There are mem cgroup counters that are read in page management paths
which scale poorly when read.  These counters are per cpu based and
need to be summed over all CPUs to get the overall value for the mem
cgroup in lruvec_page_state_local function.  This led to scalability
problems on system with large numbers of CPUs. For example, we’ve seen 14+% kernel
CPU time consumed in snapshot_refaults().  We have also encountered a
similar issue recently when computing the lru_size[1].

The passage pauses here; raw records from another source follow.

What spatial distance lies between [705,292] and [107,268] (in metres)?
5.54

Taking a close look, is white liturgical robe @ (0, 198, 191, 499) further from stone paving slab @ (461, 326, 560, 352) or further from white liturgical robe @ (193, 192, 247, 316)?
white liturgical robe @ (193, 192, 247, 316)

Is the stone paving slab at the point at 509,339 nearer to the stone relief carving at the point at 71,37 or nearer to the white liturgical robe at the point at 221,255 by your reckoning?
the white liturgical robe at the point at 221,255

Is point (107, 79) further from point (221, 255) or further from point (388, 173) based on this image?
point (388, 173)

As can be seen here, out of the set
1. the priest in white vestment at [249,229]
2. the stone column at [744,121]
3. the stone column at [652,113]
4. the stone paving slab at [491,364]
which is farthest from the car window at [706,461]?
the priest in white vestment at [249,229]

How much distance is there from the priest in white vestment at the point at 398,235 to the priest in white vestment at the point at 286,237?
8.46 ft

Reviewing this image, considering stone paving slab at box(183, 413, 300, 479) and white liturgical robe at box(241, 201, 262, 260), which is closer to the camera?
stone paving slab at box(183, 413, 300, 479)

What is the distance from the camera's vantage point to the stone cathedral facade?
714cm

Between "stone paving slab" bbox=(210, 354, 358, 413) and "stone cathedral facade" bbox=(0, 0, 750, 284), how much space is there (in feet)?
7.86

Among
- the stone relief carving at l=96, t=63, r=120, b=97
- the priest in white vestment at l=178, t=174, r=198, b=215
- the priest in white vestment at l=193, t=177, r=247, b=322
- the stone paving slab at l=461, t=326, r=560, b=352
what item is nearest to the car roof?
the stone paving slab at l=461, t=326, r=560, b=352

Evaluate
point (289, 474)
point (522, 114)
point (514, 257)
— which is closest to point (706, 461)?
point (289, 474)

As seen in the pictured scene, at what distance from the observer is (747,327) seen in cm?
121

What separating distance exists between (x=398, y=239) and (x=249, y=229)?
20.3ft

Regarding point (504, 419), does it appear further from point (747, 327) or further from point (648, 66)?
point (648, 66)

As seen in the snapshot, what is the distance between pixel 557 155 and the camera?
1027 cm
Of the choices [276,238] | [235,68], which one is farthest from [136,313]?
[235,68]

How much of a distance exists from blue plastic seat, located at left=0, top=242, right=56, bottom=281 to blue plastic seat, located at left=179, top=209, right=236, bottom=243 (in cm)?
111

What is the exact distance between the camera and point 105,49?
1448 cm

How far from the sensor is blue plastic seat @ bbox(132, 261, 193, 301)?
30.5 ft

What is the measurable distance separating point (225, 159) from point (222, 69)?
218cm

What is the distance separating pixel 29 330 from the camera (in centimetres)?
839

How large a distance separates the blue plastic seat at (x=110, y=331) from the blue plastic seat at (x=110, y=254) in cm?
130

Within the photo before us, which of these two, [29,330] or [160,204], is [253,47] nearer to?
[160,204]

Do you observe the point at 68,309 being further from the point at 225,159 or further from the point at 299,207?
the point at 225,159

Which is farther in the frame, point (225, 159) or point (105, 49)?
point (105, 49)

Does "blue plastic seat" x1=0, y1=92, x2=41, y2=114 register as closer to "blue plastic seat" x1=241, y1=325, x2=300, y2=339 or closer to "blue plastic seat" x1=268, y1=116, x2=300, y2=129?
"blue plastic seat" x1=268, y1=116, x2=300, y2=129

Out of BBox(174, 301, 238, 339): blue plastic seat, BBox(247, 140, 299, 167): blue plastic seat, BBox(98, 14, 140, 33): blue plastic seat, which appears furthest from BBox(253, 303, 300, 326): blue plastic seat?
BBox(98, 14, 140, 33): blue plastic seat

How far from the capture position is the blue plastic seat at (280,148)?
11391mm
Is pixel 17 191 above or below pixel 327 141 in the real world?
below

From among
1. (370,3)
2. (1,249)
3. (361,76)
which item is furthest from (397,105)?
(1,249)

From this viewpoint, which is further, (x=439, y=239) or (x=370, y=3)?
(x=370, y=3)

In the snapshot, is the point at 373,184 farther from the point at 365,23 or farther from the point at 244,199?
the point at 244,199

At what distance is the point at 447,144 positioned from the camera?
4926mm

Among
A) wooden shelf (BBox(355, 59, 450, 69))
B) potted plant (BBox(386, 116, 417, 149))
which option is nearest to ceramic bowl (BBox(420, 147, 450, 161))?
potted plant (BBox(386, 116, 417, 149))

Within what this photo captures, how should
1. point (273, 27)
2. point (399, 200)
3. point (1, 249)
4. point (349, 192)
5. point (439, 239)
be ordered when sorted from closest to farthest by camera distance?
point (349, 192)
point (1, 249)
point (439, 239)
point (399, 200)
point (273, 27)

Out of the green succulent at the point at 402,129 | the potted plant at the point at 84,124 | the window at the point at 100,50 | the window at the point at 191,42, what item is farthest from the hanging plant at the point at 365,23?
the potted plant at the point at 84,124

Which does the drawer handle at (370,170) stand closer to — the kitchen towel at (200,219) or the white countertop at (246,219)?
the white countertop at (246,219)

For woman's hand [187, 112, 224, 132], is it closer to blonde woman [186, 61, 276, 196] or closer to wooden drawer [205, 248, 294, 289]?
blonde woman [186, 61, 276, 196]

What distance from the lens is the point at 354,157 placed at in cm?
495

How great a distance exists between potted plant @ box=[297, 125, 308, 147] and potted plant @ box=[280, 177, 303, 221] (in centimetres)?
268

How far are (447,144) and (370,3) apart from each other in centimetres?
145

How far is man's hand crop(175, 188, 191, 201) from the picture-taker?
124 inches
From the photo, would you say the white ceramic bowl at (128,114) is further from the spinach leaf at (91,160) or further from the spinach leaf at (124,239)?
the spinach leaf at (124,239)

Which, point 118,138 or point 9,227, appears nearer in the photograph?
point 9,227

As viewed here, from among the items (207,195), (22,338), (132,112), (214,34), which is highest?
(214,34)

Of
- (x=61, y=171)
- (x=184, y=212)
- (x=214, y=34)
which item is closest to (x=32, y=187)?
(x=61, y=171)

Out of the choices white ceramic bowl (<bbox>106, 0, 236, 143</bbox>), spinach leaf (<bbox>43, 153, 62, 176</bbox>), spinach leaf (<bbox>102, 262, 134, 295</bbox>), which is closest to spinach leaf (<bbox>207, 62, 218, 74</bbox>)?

We'll like to do some brainstorming to see if there are ways to make
such accounting more scalable.  For example, not all usages
of such counters need precise counts, and some approximate counts that are
updated lazily can be used.

[1] https://lore.kernel.org/linux-mm/a64eecf1-81d4-371f-ff6d-1cb057bd091c@linux.intel.com/ 

2. Tiered memory accounting and management

Traditionally, all RAM is DRAM.  Some DRAM might be closer/faster
than others, but a byte of media has about the same cost whether it
is close or far.  But, with new memory tiers such as High-Bandwidth
Memory or Persistent Memory, there is a choice between fast/expensive
and slow/cheap.  But, the current memory cgroups still live in the
old model. There is only one set of limits, and it implies that all
memory has the same cost.  We would like to extend memory cgroups to
comprehend different memory tiers to give users a way to choose a mix
between fast/expensive and slow/cheap.

We would like to propose that for systems with multiple memory tiers,
We will add accounting per mem cgroup for a memory cgroup's usage of the
top tier memory.  Such top tier memory are precious resources, where it
makes sense to impose soft limits. We can start to actively demote the
top tier memory used by cgroups that exceed their allowance when the
system experience memory pressure in the top tier memory.

There is existing infrastructure for memory soft limit per cgroup we
can leverage to implement such a scheme.  We'll like to find out if this
approach makes sense for people working on systems with multiple memory tiers.